Given records start

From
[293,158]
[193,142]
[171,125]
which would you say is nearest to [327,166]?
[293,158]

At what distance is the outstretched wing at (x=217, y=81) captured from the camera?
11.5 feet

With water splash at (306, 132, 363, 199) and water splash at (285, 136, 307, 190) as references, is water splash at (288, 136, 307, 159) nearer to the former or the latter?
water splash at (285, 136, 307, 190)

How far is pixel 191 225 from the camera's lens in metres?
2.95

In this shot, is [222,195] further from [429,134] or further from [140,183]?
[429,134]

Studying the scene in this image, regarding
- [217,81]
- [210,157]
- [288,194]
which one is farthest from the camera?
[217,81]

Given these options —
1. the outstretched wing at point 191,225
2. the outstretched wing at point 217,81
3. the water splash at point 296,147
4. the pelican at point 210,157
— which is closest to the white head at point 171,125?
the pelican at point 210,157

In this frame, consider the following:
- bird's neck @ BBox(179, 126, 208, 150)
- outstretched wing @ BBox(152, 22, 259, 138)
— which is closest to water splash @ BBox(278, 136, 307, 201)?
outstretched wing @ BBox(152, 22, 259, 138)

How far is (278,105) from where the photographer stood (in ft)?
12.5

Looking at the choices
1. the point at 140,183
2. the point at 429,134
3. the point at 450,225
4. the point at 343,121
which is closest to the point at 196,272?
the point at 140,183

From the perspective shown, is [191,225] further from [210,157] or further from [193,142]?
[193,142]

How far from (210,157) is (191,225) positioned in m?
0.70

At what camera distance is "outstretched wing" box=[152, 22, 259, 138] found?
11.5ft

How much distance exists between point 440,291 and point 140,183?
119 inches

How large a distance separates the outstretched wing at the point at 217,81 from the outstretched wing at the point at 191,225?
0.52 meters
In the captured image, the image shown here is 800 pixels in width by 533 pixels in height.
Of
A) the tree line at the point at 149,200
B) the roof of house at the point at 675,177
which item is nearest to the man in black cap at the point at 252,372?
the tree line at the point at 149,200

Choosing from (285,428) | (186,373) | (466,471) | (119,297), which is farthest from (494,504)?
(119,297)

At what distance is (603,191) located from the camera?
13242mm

Given records end

Aim of the task: Please lay out all of the data above as a JSON list of strings, one string for each line, and leave out the blank lines.

Solution to this problem:
[
  "From",
  "[293,158]",
  "[193,142]",
  "[171,125]",
  "which would you say is nearest to [327,166]?",
  "[293,158]",
  "At what distance is the outstretched wing at (x=217, y=81) captured from the camera?",
  "11.5 feet",
  "With water splash at (306, 132, 363, 199) and water splash at (285, 136, 307, 190) as references, is water splash at (288, 136, 307, 159) nearer to the former or the latter?",
  "water splash at (285, 136, 307, 190)",
  "How far is pixel 191 225 from the camera's lens in metres?",
  "2.95",
  "In this shot, is [222,195] further from [429,134] or further from [140,183]?",
  "[429,134]",
  "Studying the scene in this image, regarding",
  "- [217,81]",
  "- [210,157]",
  "- [288,194]",
  "which one is farthest from the camera?",
  "[217,81]",
  "Given these options —",
  "1. the outstretched wing at point 191,225",
  "2. the outstretched wing at point 217,81",
  "3. the water splash at point 296,147",
  "4. the pelican at point 210,157",
  "— which is closest to the white head at point 171,125?",
  "the pelican at point 210,157",
  "In this frame, consider the following:",
  "- bird's neck @ BBox(179, 126, 208, 150)",
  "- outstretched wing @ BBox(152, 22, 259, 138)",
  "— which is closest to water splash @ BBox(278, 136, 307, 201)?",
  "outstretched wing @ BBox(152, 22, 259, 138)",
  "How far is (278,105) from where the photographer stood (in ft)?",
  "12.5",
  "Looking at the choices",
  "1. the point at 140,183",
  "2. the point at 429,134",
  "3. the point at 450,225",
  "4. the point at 343,121",
  "which is closest to the point at 196,272?",
  "the point at 140,183",
  "From the perspective shown, is [191,225] further from [210,157] or further from [193,142]?",
  "[193,142]",
  "How far from (210,157) is (191,225) positioned in m?",
  "0.70",
  "At what camera distance is \"outstretched wing\" box=[152, 22, 259, 138] found?",
  "11.5ft",
  "How much distance exists between point 440,291 and point 140,183?",
  "119 inches",
  "How large a distance separates the outstretched wing at the point at 217,81 from the outstretched wing at the point at 191,225?",
  "0.52 meters",
  "In the captured image, the image shown here is 800 pixels in width by 533 pixels in height.",
  "Of",
  "A) the tree line at the point at 149,200",
  "B) the roof of house at the point at 675,177",
  "which item is nearest to the man in black cap at the point at 252,372?",
  "the tree line at the point at 149,200",
  "Choosing from (285,428) | (186,373) | (466,471) | (119,297), which is farthest from (494,504)?",
  "(119,297)",
  "At what distance is (603,191) located from the camera?",
  "13242mm"
]